The spokesperson said: “They had warm clothing and had taken shelter from the elements in a depression. From the messages received, in spite of poor mobile signal, the team narrowed their position to three possible sites close to each other.”

Four rescuers set off in a Land Rover to undertake an initial search. The party was found near their reported position when a team member spotted a headtorch. They were then walked off the fell to their vehicle.

On the afternoon of New Year’s Day, Cumbria police requested the team help a father and young son who were in difficulties in Spadeadam forest near to Butterburn. The pair were finding the terrain more demanding than expected, having ventured off the beaten track.

“Fortunately, they had good phone signal, and the team’s PhoneFind tool was able to give a clear location for them so that they could be talked onto one of the forest roads and ultimately make their way back to the public road,” the spokesperson said.
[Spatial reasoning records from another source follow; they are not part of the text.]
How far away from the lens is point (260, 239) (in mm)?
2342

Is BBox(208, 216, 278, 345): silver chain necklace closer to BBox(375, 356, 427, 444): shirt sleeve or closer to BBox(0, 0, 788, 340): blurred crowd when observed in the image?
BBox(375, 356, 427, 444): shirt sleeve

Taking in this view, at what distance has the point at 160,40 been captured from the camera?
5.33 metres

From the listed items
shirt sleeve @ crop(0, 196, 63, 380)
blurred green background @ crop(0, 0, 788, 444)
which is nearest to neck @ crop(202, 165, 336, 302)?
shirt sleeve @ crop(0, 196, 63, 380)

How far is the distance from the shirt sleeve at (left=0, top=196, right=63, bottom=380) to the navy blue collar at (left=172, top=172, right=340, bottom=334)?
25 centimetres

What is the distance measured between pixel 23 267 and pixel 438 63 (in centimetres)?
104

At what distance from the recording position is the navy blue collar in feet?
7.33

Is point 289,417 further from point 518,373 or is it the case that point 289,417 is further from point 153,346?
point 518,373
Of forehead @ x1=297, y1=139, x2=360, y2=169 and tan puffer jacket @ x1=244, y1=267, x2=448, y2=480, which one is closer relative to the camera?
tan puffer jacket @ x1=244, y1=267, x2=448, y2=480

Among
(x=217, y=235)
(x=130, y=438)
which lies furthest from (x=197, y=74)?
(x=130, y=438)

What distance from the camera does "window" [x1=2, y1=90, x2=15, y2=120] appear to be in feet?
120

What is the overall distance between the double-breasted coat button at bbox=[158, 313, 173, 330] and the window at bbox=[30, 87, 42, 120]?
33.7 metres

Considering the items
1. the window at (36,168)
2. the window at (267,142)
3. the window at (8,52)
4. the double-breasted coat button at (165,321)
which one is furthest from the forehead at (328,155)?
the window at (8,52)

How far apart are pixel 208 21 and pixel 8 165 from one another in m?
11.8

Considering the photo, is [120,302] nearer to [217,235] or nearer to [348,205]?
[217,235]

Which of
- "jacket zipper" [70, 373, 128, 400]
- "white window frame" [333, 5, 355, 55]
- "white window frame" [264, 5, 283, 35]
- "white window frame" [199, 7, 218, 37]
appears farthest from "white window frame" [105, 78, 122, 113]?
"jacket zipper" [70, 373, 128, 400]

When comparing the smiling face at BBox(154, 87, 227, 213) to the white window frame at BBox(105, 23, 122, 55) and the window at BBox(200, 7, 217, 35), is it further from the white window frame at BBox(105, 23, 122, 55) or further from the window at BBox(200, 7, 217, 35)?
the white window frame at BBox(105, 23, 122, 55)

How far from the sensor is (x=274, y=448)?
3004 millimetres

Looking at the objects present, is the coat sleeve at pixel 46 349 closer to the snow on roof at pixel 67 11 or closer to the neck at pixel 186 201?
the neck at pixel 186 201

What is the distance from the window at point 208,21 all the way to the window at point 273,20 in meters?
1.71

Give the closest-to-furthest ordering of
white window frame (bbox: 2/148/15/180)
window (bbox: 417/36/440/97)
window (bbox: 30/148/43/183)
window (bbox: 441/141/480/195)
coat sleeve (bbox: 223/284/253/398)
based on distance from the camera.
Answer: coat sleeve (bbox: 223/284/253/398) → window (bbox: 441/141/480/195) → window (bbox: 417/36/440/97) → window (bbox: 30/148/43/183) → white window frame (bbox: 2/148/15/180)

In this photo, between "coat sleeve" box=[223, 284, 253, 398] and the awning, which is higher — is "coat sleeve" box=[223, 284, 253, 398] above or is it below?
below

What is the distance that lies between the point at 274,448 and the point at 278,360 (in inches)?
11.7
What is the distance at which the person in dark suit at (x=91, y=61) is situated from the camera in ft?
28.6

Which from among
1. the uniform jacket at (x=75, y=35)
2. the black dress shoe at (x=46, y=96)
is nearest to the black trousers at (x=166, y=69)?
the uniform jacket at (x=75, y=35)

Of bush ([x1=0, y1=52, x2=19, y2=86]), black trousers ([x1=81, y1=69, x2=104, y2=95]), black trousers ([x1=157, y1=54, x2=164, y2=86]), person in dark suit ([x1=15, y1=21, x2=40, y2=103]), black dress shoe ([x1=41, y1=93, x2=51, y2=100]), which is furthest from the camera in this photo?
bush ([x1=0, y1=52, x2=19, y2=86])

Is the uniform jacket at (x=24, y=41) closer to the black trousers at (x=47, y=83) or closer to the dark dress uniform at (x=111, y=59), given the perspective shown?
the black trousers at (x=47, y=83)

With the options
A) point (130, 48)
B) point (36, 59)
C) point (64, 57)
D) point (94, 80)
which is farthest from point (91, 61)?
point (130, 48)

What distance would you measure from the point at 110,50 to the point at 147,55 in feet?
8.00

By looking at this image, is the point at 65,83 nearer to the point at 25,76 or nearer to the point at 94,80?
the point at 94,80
The following day, the team was called out in the afternoon after a 31-year-old female walker injured her ankle high up on the Old Corpse Road linking Swindale and Mardale, which crosses Selside Pike, and was unable to continue walking.

Once team members were with the casualty, her injury was assessed and she was then stretchered from the fell to the roadside by Haweswater, from where she was taken to hospital. Fourteen team members and three vehicles were involved in the incident.

“The past couple of weeks have certainly kept us busy, like many teams across Cumbria,” the spokesperson said. “Fortunately all three callouts had a positive outcome.”

Penrith MRT has 38 volunteer members. In 2021, the ream responded to 41 callouts.